[WHAT YOU NEED TO DO]: Repeat precisely, and only, the lines between the line containing "New Zealand, site RKU_CCAMI027." and the end of the listing below, both ends included.
━━ EXTRACTED RECORDS ━━
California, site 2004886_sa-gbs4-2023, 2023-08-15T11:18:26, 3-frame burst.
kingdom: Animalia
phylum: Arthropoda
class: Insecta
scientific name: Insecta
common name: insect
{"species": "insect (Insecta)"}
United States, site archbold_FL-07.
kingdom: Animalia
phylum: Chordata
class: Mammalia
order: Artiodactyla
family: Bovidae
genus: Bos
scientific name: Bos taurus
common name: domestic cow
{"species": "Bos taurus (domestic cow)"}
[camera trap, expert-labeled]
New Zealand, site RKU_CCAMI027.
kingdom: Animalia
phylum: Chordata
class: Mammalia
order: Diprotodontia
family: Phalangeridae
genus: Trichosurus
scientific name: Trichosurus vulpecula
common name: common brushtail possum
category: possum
━━━
[WRITTEN SOLUTION]:
New Zealand, site RKU_CCAMI027.
kingdom: Animalia
phylum: Chordata
class: Mammalia
order: Diprotodontia
family: Phalangeridae
genus: Trichosurus
scientific name: Trichosurus vulpecula
common name: common brushtail possum
category: possum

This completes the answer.